Smiling, I turned to find a young man in a black knit hat with the Howlers’ emblem, and encouraged by the show of Inderland acceptance, I felt an unusual surge of kinship. He wasn’t wearing a coat, and his hands were jammed into his jeans pockets. “Whacked?” I said, giving his friend a quick smile to include him in the conversation. “You think?”
“I know,” he shot back, then fidgeted. I was guessing he was in high school, and I turned the Mrs. Robinson charm on full.
“Yeah?” I said, almost bumping into him as the crowd grew noisy when the newscaster looked for fresh meat. “Don’t you love how they always say one thing in front of the camera, but at the bar, the truth comes out?”
He gri
“So you know them?” I said, linking my arm in his and easing him from the news crew.

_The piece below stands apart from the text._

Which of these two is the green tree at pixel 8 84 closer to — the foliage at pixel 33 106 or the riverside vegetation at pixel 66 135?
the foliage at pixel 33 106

I kept us close so as not to leave the highly charged atmosphere the news van was creating, angling so that if a camera should point our way, all they’d get would be my back. His friend had stayed behind, and was currently jumping to try to get in the background of the shot. He didn’t have a coat either, and I thought it unfair that they were warm and I was freezing my butt off out here. Witches had a lower cold tolerance than just about everyone else, excluding pixies.
“You’re not a reporter,” he said, and I smiled, glad he was smarter than I’d thought.
“I’m from Vampiric Charms,” I said, digging in my bag until I found a bent card and handed it to him. “I’m Rachel. Rachel Morgan.”
“Righteous!” he said, his face becoming animated. “My name is Matt. I live over there. Hey, I’ve heard of you,” he said, tapping the card against his hand. “Is that really you in that shot, being dragged down the street-”
“On my ass,” I finished for him, adjusting my hat to send a whiff of cold air under it to get Jenks to stop laughing. “Yeah, that’s me. But I don’t really summon demons.” Much.
“That’s cool. That’s cool,” he said, seeming to grow three inches taller. “You’re trying to find the Tilsons?”
A jolt of adrenaline made me shiver. Edden hadn’t told me their names. “More than just about anything. Do you know where they went?”
He shook his head, trying to look older than he was as he gave his friend a superior look. “No, but they are weird. The entire family. I mowed their lawn this summer. The guy is a janitor at my school. He says he’s allergic to grass.” Matt smirked. “He’s allergic to work if you ask me. But if you make him mad, stuff happens to you.”
My eyes widened. “Magic?” Were they Inderlanders, like Ivy thought?
Matt shook his head and looked ill. “No, stuff like your dog dying. But his wife is even weirder. I don’t see her much. She stays inside a lot with their kid. She talked with my mom once, and she wouldn’t let my mom touch her baby.”
“No kidding,” I said, hoping he’d say more.
“And that baby of theirs is just as freaky as they are,” he said, glancing at his friend. “Got these weird blue eyes that follow you around. She’s quiet, like she’s deaf or something. Her mom never puts her down. Mrs. Tilson wears the pants in the family, that’s for hell sure.”